Sunday, April 26, 2009

On-Stage: A Streetcar Named Desire

Is there any role that causes more trepidation than Stanley Kowalski? Nobody ever gets compared to Karl Malden in the Elia Kazan film, but every Kowalski is compared to Brando. Though frequently revived, Tennessee Williams’s Pulitzer Prize winning A Streetcar Named Desire remains an intimidating play to tackle, so director Adriana Baer and her cast deserve credit for pulling it off quite well in the their production at Columbia’s Schapiro Theatre.

Fresh off the famous streetcar, aging Southern Belle Blanche DuBois arrives unannounced at the small two room apartment of her sister Stella and brother-in-law, the infamous Stanley Kowalski. Though desperately trying to keep up appearances, something is clearly not right with her. Though the DuBois family plantation has been lost, Blanche maintains her aristocratic airs, which rankles Kowalski. Tensions between the three threaten to boil over as dark family secrets are revealed in that cramped apartment during a hot New Orleans summer.

Kowalski is a devilishly tricky role to step into, but Woertnedyke is certainly game. His Stanley is less menacing and more human, in-touch with the character’s blue collar roots. However, Linnea Wilson is a surprising standout as Stella Kowalski (formerly DuBois). Though Stella is frequently the overlooked member of the dysfunctional triangle, she has the third best line of the play: “there are things that happen, between a man and a woman, in the dark, that sorta make everything else seem unimportant.” Wilson really brings her to the fore, capturing the pain of her divided loyalties and insecurity.

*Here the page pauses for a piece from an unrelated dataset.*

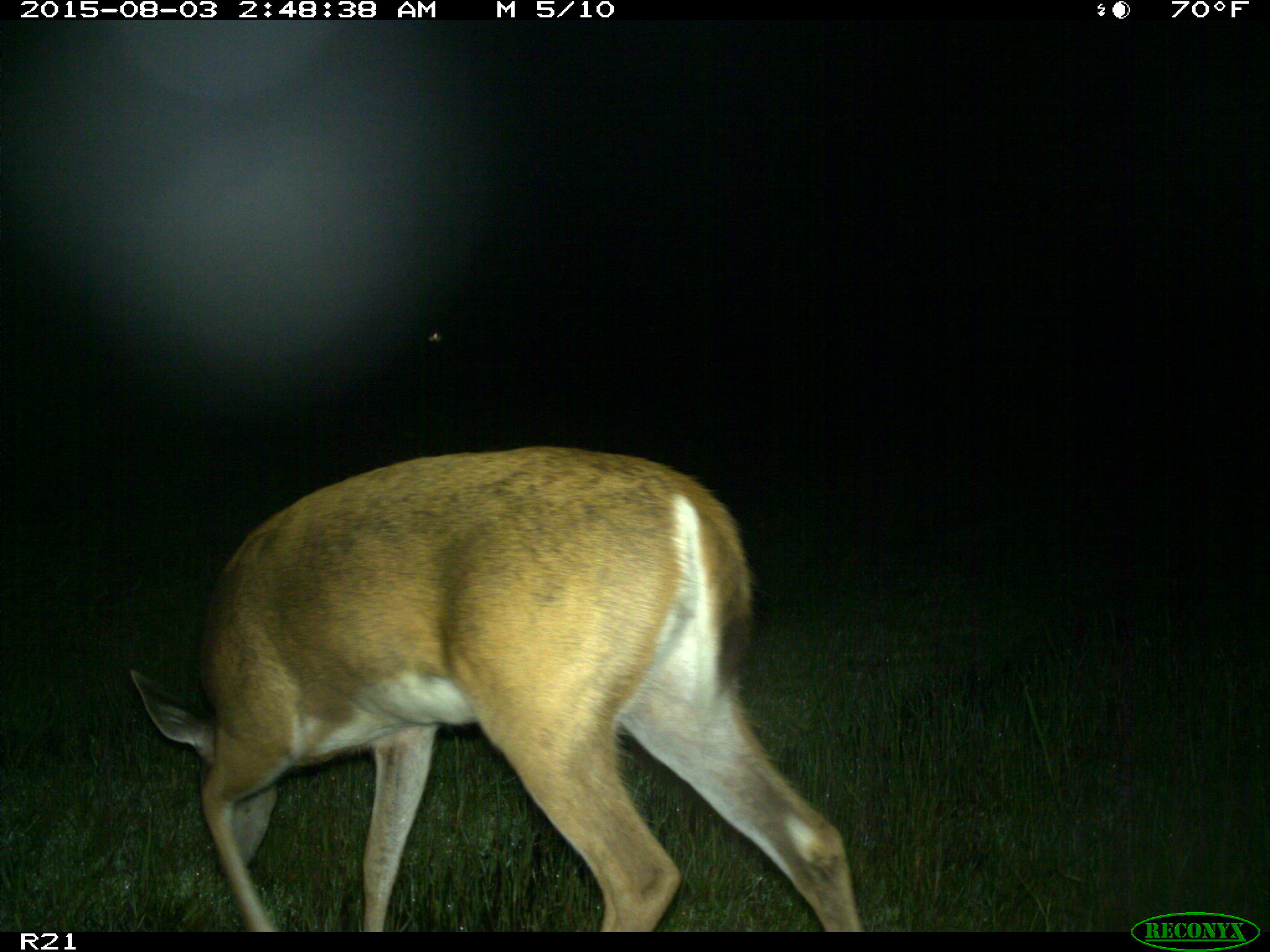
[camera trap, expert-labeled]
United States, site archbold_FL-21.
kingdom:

Everyone attending Streetcar is waiting for two famous lines: Kowalski’s anguished cry of “Stella” and Blanche’s celebrated exiting line, which guarantees nobody ever leaves the play early. It really is cool to hear them live on-stage. Though Streetcar is a relatively long play, Baer’s direction keeps it moving at a surprisingly brisk pace. The classic New Orleans jazz piped in between the acts is also a nice touch, effectively evoking the locale. Altogether, it is quite an entertaining production that concludes its weekend run with a matinee performance this afternoon.